Les relations humaines comme antidote à la guerre et la polarisation
Isabella Piro – Cité du Vatican
La recherche de la vérité, la liberté comme relation et le dialogue: telles sont les trois réflexions proposées par Léon XIV aux membres de la Fondation Centesimus Annus Pro Pontifice, reçus en audience samedi matin dans la salle Clémentine du Palais apostolique du Vatican. Environ quatre cents personnes étaient présentes, dont celles qui ont participé à l'Assemblée générale de la Fondation.
Au milieu des divisions du monde, un nouvel espoir pour une humanité commune se dessine. Dans son allocution, le Pape a évoqué la récente encyclique Magnifica Humanitas pour souligner l'importance de la doctrine sociale de l'Église dans la société contemporaine. C'est un thème «particulièrement cher à mon cœur», a-t-il expliqué, car «il constitue une part essentielle de la mission de l'Église dans le monde». Le Pape extrait de son encyclique quelques orientations, à commencer par une réflexion sur «l'humanité commune»:
«Nous vivons à une époque marquée par les guerres et une polarisation croissante, ainsi que par des divisions culturelles et sociales. Pourtant, au cœur de cette fragilité, naît un nouvel espoir.
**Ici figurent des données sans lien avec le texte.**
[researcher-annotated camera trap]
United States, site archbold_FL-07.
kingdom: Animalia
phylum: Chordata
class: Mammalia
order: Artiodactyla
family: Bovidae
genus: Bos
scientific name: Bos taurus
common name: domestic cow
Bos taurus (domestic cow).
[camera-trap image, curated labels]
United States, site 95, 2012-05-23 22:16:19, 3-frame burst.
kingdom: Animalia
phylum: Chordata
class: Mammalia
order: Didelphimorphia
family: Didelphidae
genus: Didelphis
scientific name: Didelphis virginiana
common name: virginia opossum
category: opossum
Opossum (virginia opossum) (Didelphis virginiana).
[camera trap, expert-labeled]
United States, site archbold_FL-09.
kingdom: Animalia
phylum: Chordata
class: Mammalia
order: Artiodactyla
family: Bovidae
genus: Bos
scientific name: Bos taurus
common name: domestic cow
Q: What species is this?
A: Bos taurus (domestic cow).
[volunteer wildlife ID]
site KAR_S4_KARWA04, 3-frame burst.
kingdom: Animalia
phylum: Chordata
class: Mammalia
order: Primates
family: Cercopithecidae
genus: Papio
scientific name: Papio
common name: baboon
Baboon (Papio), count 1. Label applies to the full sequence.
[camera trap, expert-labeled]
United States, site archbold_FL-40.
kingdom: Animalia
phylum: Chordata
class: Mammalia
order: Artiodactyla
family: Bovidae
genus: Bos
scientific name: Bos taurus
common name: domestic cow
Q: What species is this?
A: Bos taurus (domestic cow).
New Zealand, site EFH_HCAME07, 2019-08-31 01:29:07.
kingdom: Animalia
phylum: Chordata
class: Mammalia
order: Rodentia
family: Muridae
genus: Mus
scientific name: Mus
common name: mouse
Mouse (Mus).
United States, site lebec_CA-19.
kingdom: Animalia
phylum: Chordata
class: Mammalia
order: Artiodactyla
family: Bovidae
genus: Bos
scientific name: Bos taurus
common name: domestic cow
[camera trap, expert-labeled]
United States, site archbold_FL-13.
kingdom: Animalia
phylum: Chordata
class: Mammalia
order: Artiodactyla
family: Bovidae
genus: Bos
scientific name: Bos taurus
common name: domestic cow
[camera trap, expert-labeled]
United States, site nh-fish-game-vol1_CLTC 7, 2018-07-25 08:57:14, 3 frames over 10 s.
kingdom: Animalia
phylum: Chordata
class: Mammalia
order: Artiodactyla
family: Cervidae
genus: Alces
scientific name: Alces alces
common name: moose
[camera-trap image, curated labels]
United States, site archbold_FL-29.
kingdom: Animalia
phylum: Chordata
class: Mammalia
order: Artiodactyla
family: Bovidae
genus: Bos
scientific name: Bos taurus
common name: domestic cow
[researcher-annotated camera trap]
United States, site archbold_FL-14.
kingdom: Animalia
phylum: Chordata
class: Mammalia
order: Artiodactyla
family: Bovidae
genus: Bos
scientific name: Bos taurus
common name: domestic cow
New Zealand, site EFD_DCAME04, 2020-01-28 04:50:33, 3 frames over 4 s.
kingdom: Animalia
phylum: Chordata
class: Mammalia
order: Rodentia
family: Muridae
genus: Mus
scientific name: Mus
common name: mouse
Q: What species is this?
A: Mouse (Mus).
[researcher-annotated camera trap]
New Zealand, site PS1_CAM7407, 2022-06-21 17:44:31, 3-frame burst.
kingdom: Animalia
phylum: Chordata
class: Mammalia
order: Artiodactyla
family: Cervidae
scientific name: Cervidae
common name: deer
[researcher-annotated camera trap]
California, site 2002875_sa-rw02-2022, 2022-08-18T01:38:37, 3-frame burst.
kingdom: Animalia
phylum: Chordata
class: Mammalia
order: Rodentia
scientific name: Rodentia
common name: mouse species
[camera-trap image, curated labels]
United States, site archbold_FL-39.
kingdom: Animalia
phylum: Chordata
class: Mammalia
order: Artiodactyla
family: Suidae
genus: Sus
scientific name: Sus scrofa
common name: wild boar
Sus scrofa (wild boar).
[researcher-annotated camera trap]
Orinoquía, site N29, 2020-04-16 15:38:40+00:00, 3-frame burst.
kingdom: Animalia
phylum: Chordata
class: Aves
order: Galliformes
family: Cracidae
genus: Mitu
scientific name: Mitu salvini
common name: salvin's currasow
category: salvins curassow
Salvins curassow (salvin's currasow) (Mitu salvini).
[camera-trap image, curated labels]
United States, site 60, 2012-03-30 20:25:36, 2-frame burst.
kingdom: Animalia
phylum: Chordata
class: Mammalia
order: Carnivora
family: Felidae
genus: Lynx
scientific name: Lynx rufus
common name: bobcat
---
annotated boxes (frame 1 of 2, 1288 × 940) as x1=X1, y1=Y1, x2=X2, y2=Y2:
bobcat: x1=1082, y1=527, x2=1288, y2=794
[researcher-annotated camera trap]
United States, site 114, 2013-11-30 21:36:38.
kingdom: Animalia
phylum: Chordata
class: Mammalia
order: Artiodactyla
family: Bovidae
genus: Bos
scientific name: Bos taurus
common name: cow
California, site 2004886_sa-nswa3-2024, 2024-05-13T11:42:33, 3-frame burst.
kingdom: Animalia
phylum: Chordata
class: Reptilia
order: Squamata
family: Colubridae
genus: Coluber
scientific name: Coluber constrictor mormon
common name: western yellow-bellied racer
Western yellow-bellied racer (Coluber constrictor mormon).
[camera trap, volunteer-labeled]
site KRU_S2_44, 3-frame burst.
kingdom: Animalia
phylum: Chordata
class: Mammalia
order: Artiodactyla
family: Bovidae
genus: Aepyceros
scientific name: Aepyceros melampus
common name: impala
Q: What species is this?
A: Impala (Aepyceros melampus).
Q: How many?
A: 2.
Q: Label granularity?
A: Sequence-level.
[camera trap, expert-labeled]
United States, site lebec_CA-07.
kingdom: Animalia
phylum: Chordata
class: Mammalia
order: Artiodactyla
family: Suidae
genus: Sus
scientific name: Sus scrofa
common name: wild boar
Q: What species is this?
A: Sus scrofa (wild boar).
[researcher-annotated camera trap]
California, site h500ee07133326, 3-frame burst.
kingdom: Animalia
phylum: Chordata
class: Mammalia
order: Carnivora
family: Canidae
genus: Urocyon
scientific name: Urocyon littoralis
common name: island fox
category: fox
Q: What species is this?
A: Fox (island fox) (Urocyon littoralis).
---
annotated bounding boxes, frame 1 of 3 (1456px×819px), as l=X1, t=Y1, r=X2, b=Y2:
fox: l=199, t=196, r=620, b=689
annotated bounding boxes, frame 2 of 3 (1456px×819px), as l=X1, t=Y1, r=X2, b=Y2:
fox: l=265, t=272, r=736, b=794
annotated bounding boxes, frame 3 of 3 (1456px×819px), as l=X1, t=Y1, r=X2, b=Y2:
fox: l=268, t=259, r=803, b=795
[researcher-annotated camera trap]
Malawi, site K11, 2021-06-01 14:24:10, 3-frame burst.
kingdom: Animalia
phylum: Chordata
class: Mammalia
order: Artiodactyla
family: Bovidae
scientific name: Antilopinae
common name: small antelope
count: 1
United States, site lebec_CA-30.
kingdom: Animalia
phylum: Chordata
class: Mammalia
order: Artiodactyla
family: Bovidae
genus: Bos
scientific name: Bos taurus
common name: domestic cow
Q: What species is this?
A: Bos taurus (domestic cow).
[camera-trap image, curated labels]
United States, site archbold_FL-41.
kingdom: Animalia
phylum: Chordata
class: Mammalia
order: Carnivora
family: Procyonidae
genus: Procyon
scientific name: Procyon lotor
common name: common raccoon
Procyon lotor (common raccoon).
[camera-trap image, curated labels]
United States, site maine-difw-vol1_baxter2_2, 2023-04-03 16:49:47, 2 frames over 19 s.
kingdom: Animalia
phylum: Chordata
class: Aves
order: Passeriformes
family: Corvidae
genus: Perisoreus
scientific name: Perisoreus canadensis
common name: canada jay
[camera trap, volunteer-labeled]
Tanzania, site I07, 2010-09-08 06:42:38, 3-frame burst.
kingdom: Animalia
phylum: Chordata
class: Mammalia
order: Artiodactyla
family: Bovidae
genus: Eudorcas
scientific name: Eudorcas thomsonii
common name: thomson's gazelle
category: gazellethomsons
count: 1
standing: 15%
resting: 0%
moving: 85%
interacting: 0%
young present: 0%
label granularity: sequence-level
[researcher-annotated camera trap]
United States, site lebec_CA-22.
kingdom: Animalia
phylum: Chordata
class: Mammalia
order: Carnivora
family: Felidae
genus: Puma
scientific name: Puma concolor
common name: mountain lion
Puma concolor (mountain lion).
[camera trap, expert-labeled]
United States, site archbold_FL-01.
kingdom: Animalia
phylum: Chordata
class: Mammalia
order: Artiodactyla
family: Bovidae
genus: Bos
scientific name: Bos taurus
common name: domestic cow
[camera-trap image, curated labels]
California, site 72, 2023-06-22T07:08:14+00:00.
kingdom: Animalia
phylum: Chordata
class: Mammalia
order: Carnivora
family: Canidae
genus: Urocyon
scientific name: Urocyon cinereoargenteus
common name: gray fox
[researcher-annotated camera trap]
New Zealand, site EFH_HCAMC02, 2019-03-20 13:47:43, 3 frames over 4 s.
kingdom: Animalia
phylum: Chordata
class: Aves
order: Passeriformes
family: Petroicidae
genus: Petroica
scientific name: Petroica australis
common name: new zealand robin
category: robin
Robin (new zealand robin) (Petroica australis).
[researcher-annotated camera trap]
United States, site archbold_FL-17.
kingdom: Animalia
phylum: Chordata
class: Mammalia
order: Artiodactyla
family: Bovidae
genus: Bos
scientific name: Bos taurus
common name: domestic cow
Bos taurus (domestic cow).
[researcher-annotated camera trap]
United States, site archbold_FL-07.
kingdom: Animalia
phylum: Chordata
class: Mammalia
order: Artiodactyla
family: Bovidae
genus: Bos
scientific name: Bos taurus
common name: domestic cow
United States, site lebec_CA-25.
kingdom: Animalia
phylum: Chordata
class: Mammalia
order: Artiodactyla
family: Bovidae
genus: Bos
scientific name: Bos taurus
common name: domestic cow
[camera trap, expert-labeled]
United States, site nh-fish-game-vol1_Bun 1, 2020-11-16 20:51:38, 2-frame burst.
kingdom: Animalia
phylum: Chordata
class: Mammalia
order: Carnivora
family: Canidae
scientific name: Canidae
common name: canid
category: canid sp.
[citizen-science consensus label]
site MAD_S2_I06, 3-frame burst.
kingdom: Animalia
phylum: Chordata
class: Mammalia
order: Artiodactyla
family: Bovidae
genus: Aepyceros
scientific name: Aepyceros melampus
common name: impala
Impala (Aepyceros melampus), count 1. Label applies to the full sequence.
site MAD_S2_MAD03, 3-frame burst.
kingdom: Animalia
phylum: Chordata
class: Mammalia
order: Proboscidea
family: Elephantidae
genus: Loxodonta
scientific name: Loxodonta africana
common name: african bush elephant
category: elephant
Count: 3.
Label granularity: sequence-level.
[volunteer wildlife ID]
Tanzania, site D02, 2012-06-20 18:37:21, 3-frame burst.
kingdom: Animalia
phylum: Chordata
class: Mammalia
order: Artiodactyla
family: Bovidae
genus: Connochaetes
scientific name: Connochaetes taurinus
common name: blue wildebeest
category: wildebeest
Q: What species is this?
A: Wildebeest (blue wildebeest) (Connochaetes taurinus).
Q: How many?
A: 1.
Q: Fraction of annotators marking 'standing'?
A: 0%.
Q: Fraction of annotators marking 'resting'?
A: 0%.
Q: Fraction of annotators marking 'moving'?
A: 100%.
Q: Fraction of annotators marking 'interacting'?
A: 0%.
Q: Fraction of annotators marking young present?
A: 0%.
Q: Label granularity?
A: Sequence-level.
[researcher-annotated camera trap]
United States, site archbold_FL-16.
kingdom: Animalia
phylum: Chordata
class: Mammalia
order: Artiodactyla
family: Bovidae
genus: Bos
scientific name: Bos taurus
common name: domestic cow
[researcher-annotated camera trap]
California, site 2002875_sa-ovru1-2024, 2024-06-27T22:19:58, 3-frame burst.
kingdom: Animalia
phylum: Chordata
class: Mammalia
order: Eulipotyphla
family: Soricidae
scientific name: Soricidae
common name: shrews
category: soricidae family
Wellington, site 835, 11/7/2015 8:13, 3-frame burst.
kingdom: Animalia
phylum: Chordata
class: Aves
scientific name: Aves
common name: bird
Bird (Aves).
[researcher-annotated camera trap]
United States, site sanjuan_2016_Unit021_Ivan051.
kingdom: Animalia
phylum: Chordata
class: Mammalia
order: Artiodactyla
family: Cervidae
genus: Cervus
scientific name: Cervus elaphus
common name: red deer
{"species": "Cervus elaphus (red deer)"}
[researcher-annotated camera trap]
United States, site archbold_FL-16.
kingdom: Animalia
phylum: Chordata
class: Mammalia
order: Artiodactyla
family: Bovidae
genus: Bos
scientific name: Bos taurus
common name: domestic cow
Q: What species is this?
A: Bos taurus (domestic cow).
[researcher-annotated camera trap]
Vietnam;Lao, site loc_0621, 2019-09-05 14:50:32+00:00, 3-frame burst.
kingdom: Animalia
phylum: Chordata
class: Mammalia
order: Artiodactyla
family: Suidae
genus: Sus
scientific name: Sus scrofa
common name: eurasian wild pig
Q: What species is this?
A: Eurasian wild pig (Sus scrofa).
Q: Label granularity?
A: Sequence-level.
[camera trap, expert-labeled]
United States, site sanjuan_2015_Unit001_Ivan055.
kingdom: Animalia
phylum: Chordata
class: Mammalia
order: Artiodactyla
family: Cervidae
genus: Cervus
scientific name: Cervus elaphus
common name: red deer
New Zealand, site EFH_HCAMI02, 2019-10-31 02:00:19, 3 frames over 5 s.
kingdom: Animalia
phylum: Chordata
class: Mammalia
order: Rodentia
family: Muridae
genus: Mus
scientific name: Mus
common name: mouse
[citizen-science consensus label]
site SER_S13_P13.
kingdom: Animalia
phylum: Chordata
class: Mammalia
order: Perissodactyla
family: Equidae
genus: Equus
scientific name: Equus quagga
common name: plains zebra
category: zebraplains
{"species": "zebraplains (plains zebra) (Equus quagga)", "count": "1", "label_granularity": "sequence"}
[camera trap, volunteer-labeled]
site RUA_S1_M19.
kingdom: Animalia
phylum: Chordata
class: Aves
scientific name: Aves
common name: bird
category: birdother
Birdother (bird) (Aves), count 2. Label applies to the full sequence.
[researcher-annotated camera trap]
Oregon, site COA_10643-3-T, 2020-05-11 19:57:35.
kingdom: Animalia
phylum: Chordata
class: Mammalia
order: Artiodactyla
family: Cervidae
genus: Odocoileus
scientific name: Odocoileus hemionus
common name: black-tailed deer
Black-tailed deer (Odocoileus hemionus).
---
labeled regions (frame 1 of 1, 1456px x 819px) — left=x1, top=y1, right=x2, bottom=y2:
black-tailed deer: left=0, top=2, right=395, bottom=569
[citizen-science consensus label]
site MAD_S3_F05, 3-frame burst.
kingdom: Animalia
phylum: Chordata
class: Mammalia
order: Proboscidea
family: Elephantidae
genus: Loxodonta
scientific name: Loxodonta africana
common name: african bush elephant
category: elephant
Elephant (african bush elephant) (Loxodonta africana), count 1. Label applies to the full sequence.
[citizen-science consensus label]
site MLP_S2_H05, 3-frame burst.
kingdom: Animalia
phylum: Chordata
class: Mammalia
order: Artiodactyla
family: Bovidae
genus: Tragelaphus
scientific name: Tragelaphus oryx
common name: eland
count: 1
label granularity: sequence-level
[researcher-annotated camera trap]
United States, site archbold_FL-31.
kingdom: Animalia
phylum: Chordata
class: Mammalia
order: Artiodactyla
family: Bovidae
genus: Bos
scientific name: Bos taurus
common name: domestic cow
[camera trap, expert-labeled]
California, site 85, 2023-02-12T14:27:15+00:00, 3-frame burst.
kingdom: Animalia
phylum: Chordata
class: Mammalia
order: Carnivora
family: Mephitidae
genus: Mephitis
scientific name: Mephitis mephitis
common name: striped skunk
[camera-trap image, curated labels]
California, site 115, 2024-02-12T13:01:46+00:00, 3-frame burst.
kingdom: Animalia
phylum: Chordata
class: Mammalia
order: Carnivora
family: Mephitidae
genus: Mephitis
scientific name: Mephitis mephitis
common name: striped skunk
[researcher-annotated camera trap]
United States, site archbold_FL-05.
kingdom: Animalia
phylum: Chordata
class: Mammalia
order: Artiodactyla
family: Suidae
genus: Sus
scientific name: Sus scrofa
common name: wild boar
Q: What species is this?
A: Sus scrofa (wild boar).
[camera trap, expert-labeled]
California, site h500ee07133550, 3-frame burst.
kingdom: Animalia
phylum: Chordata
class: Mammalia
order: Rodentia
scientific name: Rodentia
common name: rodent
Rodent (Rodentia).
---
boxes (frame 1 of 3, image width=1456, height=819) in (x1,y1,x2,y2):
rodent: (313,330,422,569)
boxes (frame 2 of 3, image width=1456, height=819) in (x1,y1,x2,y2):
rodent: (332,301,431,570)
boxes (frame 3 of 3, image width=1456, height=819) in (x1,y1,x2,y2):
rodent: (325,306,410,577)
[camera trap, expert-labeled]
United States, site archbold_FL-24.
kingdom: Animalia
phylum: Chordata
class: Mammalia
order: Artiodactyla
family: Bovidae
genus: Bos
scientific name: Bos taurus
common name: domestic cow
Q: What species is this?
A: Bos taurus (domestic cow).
Alors même que les divisions semblent s'accentuer, un dénominateur commun se dégage et nous unit tous indéniablement: notre humanité commune».
La recherche de la vérité et la soif de Dieu
Face à l'adversité, l'humanité est appelée à repenser une question fondamentale: quelle voie choisir en tant que «communauté humaine»? Il s'agit là, explique le Pape, d'une question cruciale: «Ces questions témoignent clairement de la quête de vérité de l'humanité et font naître un désir d'autre chose, une soif de Dieu et de sens durable».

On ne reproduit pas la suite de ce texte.